A new project by Research Assistant Professor Silvina Caino-Lores addresses the challenge of understanding scientific data, specifically those generated through large scale simulations. She has been awarded with a grant from the South Big Data Hub for this project, “Training Next-Generation Data Scientists in Non-Deterministic Scientific Data Generation.” The award is part of the S.E.E.D.S Grant Program: Southern Engagement and Enrichment in Data Science.
Due to the complexity and size of these simulations, the usage of high-performance computing (HPC) and parallel programming techniques such as message passing interface is crucial to generate simulated data efficiently. Achieving high speed and scalability requires asynchronous execution of simulation code.
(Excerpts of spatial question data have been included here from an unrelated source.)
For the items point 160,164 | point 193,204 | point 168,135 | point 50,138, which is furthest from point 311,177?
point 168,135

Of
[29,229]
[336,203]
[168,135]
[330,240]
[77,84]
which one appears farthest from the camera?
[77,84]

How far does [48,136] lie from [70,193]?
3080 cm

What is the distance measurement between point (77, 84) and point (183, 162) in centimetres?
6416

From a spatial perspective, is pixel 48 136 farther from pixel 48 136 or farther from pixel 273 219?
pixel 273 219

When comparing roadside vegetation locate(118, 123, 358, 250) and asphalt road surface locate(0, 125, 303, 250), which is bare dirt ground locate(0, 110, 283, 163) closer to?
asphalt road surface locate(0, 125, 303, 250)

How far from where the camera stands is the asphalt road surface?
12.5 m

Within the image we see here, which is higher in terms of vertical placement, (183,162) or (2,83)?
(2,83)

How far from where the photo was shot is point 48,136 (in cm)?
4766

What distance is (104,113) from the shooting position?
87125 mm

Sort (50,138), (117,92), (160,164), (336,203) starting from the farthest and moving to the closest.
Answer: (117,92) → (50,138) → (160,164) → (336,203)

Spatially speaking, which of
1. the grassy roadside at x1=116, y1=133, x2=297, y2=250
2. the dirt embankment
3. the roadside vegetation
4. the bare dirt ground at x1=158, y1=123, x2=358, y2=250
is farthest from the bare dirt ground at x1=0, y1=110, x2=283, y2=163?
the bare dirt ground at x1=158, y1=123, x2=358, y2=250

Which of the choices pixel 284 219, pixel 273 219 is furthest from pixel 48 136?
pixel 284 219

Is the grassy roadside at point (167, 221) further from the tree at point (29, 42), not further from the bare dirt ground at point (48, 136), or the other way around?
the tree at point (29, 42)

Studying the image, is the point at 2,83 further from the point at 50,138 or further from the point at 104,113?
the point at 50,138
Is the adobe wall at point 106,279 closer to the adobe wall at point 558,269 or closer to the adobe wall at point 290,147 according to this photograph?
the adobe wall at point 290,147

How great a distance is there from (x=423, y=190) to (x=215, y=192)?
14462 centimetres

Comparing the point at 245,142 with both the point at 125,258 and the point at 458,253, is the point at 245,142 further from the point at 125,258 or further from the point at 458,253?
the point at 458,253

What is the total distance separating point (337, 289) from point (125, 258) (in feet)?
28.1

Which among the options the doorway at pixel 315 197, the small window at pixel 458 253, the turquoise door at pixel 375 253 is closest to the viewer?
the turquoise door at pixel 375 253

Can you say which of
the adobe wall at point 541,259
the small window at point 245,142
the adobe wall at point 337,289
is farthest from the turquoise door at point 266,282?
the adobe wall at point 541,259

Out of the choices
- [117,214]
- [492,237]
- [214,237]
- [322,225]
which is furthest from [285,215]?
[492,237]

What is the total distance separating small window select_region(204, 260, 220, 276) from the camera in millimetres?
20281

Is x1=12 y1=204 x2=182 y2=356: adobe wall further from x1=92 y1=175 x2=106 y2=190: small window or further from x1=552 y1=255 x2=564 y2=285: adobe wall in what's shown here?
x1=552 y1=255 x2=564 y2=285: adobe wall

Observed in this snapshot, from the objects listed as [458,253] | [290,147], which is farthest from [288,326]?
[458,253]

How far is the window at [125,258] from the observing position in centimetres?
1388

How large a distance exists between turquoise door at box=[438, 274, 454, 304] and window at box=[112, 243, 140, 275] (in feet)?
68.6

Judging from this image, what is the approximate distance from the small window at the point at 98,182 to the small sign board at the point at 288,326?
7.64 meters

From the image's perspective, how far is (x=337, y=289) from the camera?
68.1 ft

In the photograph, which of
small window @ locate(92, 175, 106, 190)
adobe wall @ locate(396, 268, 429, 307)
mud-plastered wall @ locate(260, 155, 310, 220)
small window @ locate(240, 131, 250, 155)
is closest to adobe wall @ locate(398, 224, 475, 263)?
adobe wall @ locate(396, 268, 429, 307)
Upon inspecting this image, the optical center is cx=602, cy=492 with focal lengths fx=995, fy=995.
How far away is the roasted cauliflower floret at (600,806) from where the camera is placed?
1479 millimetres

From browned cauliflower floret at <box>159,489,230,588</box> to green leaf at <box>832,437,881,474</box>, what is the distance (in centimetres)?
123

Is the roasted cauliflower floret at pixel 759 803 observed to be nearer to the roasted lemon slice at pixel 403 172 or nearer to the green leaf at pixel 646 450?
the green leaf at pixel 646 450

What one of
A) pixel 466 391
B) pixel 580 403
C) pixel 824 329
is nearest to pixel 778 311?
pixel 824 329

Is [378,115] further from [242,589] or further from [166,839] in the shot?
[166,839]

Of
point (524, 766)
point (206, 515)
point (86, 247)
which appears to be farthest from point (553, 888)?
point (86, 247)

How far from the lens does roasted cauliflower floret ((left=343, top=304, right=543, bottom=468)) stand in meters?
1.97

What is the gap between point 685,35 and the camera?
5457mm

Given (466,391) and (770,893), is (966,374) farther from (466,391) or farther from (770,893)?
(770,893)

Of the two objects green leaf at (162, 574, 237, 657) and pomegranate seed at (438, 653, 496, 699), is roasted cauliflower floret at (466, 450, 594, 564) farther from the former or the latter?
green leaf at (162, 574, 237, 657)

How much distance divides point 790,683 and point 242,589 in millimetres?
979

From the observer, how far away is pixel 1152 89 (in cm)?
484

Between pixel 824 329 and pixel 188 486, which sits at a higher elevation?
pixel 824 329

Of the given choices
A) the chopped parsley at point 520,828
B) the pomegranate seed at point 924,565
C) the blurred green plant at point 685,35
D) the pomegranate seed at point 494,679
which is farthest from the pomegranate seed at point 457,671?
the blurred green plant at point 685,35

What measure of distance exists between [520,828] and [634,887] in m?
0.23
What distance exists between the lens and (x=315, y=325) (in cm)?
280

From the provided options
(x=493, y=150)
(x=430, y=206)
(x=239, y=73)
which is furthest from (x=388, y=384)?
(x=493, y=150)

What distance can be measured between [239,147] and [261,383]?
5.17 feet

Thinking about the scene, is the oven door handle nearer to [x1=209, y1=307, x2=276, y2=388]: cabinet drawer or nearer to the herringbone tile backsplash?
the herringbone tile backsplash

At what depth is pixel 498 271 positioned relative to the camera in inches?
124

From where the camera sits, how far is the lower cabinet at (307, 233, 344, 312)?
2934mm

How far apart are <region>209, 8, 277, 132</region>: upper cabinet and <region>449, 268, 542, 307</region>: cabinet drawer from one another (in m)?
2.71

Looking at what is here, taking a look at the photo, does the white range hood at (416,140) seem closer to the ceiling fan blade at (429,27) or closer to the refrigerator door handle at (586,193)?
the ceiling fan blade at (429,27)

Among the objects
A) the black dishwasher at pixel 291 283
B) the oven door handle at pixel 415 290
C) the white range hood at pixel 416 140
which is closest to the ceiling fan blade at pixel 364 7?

However, such asynchronous executions often exhibit non-deterministic behavior— for example, multiple runs of the same code could produce different patterns of execution due to changes in the order of simulated events.
It is essential that data scientists gain knowledge of how non-determinism can affect the generation and analysis of scientific data. This project bridges this knowledge gap between data science and HPC-enabled domain science. The goal is to develop and deliver training modules targeted at data scientists and data science students seeking to understand the impact of non-determinism in their data science.